____ Source passage

Tuesday, 26 November 2013

The Ghost Stories of M.R. James

I love to read spooky old-fashioned ghost stories.  For me they have to have an antique atmosphere, such as in medieval manor houses, castles, old libraries full of dusty tomes, ancient cathedrals, etc... I simply cannot, but rarely, get into the right mode with a modern setting, and also like the genteel quality of the old stories, where one doesn't usually tend to encounter anything so distasteful as great cruelty and violence, gore or obscenity;  these old stories use an unsettling atmosphere to gently guide the reader into a sense of forboding and fright, an implied danger lurking in the shadows.   For me, no one did this better than M.R. James, who has rightfully been called the best writer of English ghost stories. 

Many of his tales involve the settings mentioned above, and the main character is often an antiquary, professor, or collector, someone who is preoccupied with history and past times; and usually a quiet and more solitary and sensitive soul.

________
____ Data to examine

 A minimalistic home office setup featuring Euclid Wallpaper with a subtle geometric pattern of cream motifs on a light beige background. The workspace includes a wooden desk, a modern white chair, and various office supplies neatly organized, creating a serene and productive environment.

________
____ Data to examine

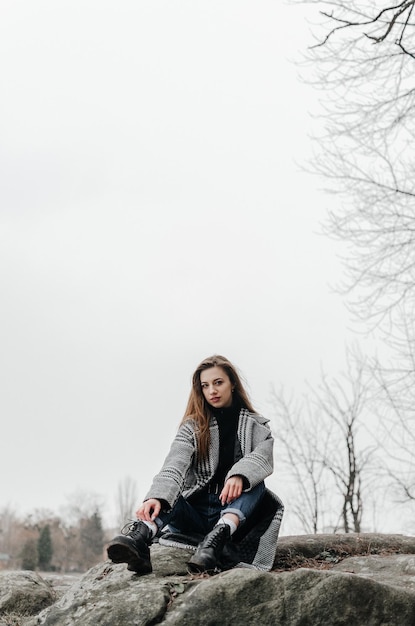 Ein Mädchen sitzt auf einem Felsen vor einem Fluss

________

§ **Task requirements**: Pick up the post about M.R. James's ghost stories and continue it from its final sentence.

§ **The answer**:
This Wordsworth Classics edition of the Collected Ghost Stories of M.R. James is the one I have, although my secondhand copy is a bit scruffier than this picture.  I started reading in it quite some time ago, but as I like the stories so much, have rationed them, only reading one here and there.  The other day I did feel a need to read something, and decided that it would be a good idea to finish this collection of stories before the year is out, so started back on this one and don't have much left to finish.  There's something about Autumn and Winter that make one drawn to tales of this kind.  I highly recommend M.R. James to everyone who hasn't read his wonderfully descriptive and spooky stories yet.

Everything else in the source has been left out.